Foi nessa época que você se tornou um lama?
Sim. Digamos que foi lá que isso foi oficializado. Segundo a tradição tibetana, quando alguém é reconhecido como uma reencarnação de um lama, acontece uma cerimônia na qual se repassam todas as responsabilidades da vida passada para esta vida. Eu dei continuidade ao trabalho espiritual da outra vida.

Você tem vida pessoal?
Na verdade, o que ocorre e pode parecer estranho é que eu não tenho um diferencial entre a vida particular e a religiosa. É tudo uma coisa só. Eu não tenho dia de folga, férias, essas coisas…

Você pode e quer casar?
Não sei se vou casar ou não. Se eu quiser casar, posso continuar como lama, mas deixaria de ser monge. E se isso acontecer, eu não posso voltar a ser monge.

Como você vê a situação política do Tibete, que está ocupado pela China?
Meu compromisso com o governo chinês é de ir ao Tibete para estudar o budismo. Eu não me meto em nenhum aspecto político. Estando ou não de acordo, eu tenho de respeitar as regras do país. Estudo com os mestres que eu quero, sem problemas.

O Tibete será livre algum dia?
É uma questão extremamente complexa. O próprio Dalai Lama disse que o que ele quer é a autonomia do Tibete. Eu não gosto de política. Acho que é uma coisa suja e o que a gente vê, ouve, nem sempre é aquilo que está acontecendo. Tem muita manipulação por parte da mídia.

Como o budismo pode ajudar as pessoas?
O budismo nos ensina que não podemos mudar e transformar o mundo externo. Podemos mudar a forma de como nós nos relacionamos com ele. A realidade externa existe, porém não existe independentemente da realidade interna.

E como devemos proceder?
Problemas sempre existem e sempre vão existir. Eles devem ser resolvidos e devemos aprender algo com eles. A partir do momento que a gente aprende a se relacionar de uma maneira diferente com as dificuldades, elas podem se transformar em oportunidades de crescimento interior. O budismo nos ensina a viver o presente, a ter mais consciência com os nossos pensamentos, as nossas palavras e as nossas ações com as demais pessoas.

Qual é o seu relacionamento com o Centro de Dharma?
Quando terminei parte dos meus estudos, fiquei responsável pela parte espiritual do centro. Aqui é um oásis no meio da cidade, onde encontramos com outras pessoas que têm o mesmo ideal. Aqui compartilhamos a filosofia budista. E lembro que no budismo não existe o proselitismo. Não queremos converter ninguém.

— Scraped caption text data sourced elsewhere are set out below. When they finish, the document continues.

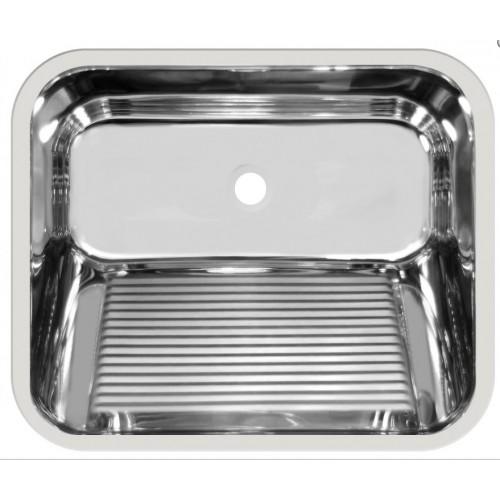 Tanque Inox 60x50x28,5cm  - Embutir  - Monobloco -  Strake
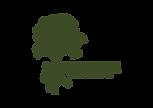 Treklatreren Logo.png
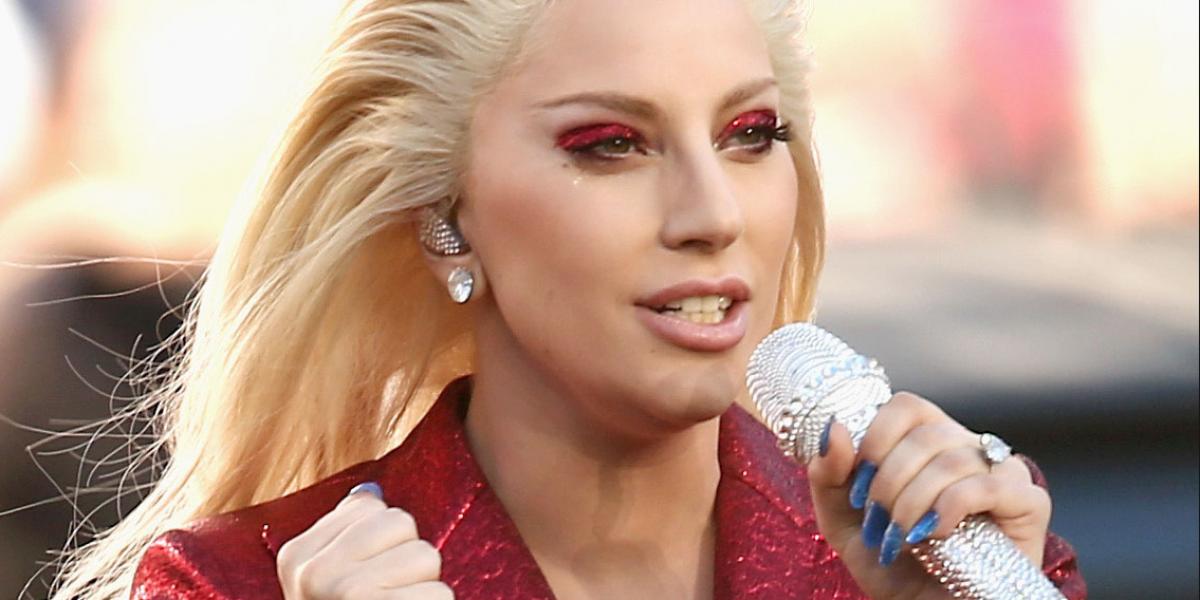 Lady Gaga: Estaré en el medio tiempo del Super Bowl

E qual é o seu trabalho aqui?
Minha estadia é de um mês. Dou muitas aulas, faço retiros espirituais, cerimônias de cura, reuniões administrativas, encontro com as pessoas, entrevistas… isso já me toma muito tempo e fico muito ocupado.

Quem pode frequentar o Centro de Dharma?
Qualquer pessoa, de qualquer religião ou sem religião pode vir, as portas estão sempre abertas e vamos oferecer aquilo que podemos oferecer, sempre. E aquilo que a pessoa quiser receber, ela recebe.

Você já chegou ao nirvana (iluminação)?
Ainda não. Espero um dia chegar. Estamos a caminho.